To speed up the chop & drop composting process, you can do two things. You can mow over the dropped leaves and fine material without the catcher on. Mowing prevents leaves being blown away, saves raking and puts the fines into the thatch layer (thatch is a loose, intermingled organic layer of dead and living shoots, stems, and roots that develops between the zone of green vegetation and the soil surface. Thatch build up begins when turf produces organic debris faster than it can be broken down). This makes it easier for earthworms and invertebrates such as slaters to consume that rotting leaf matter. As they come up to the surface at night to eat, they aerate and loosen the soil surface and thus maintain a good soil tilth.
Using a chipper or mulcher is another good way to speed up the breakdown of fallen leaves and small branches. The chipped material is excellent for mulching all plants. A word of caution though: if there is a lot of greenery in the chipped material, you might need to sprinkle a handful of blood and bone (bone meal) through your new mulch. This is because newly-composting material can rob the soil of nitrogen for a while, so may have a negative effect on fast-growing food plants.
This is a photo of part of my food forest which I call the ‘New Guinea garden’. At the bottom are two brassicas which I have planted progressively. Behind them is a young capsicum, and you can see a tomato tied to the stake. A sugarloaf cabbage sits next to the the tomato, and a cassava cutting has just been planted to its right. The inset photo is the same garden from a different angle. Mature bananas are visible, along with cassava and paw paw (papaya).

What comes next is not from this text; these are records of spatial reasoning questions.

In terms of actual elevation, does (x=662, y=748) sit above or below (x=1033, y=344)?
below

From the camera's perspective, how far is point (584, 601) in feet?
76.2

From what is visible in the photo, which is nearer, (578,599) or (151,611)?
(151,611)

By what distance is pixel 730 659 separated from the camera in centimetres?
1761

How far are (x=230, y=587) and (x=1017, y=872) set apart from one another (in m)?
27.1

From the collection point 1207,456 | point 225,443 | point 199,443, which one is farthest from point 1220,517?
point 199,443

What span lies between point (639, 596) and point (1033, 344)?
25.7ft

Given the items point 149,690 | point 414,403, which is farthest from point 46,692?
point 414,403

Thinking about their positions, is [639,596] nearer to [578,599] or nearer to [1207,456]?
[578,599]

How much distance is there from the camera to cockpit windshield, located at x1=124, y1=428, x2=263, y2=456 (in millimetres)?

Living mulch for this garden is provided by nasturtiums, kang kong (an Asian green) and a weed. On top of all that is a 10cm (4″) layer of fresh horse manure. While it’s usually left to age before using, in this instance I was able to apply it fresh because it was collected while raining. Because it’s already moist, it begins to break down immediately into a quality mulch that binds to the soil and the living mulch under it. It is full of microbiome (community of micro-organisms) which explode into life as soon as they are in a dark, moist protected setting such as this garden.
Fertilisers used in this bed are the mulches, vermicompost, lucerne tea, and chicken manure pellets. Phosphate will be dug into the soil annually, a small section at a time. A foliar spray of trace elements is applied as required.